» **Tarea breve**
Reproduce sin cambios la parte del listado que abre con la línea que contiene "Which of these" y cierra con la línea que contiene "Answer: point 163,146, point", incluidas ambas.

Entradas de una fuente de datos
▼▼▼

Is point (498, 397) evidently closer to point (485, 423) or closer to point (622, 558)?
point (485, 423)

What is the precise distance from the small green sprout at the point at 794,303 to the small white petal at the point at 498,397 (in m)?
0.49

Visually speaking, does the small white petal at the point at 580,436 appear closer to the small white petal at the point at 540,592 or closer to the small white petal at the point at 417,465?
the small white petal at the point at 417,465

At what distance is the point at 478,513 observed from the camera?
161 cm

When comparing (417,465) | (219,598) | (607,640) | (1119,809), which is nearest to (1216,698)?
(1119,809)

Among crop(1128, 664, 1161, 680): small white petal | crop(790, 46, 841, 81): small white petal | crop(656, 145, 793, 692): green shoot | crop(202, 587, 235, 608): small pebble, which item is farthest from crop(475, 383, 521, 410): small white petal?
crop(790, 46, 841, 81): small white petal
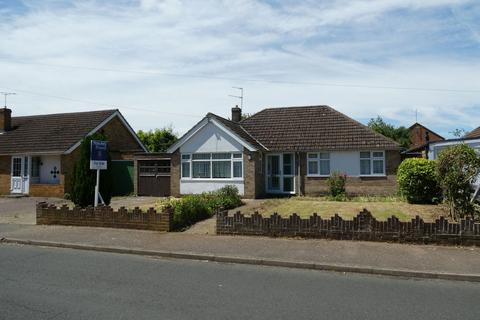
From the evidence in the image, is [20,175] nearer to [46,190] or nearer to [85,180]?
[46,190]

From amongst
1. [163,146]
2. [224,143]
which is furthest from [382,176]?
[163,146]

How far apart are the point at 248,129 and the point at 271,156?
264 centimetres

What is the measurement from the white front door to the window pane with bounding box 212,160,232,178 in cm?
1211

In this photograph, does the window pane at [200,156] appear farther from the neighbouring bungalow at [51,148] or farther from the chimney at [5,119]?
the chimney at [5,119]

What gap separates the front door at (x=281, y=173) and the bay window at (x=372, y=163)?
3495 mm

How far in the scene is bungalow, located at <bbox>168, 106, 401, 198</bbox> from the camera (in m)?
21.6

▲▲▲
▼▼▼

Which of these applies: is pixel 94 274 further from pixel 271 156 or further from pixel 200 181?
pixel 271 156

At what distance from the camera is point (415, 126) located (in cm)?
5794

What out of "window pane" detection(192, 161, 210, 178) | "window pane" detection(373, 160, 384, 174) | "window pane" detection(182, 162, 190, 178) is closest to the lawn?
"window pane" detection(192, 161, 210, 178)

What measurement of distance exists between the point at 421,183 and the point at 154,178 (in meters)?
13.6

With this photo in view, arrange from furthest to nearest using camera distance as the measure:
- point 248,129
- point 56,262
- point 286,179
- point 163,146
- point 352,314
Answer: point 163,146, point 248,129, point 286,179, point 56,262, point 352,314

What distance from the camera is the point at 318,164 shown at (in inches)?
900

▲▲▲
▼▼▼

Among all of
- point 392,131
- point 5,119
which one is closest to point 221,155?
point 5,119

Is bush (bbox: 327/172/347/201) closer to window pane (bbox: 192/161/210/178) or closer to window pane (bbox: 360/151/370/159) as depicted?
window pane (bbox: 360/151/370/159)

▲▲▲

» **Solución del problema**
Which of these applies: is pixel 94 274 further from pixel 271 156 or further from pixel 200 181?
pixel 271 156

At what distance from the camera is point (415, 126) located (in cm)?
5794

What out of "window pane" detection(192, 161, 210, 178) | "window pane" detection(373, 160, 384, 174) | "window pane" detection(182, 162, 190, 178) is closest to the lawn?
"window pane" detection(192, 161, 210, 178)

What measurement of distance exists between the point at 421,183 and the point at 154,178 (in meters)?
13.6

With this photo in view, arrange from furthest to nearest using camera distance as the measure:
- point 248,129
- point 56,262
- point 286,179
- point 163,146
- point 352,314
Answer: point 163,146, point 248,129, point 286,179, point 56,262, point 352,314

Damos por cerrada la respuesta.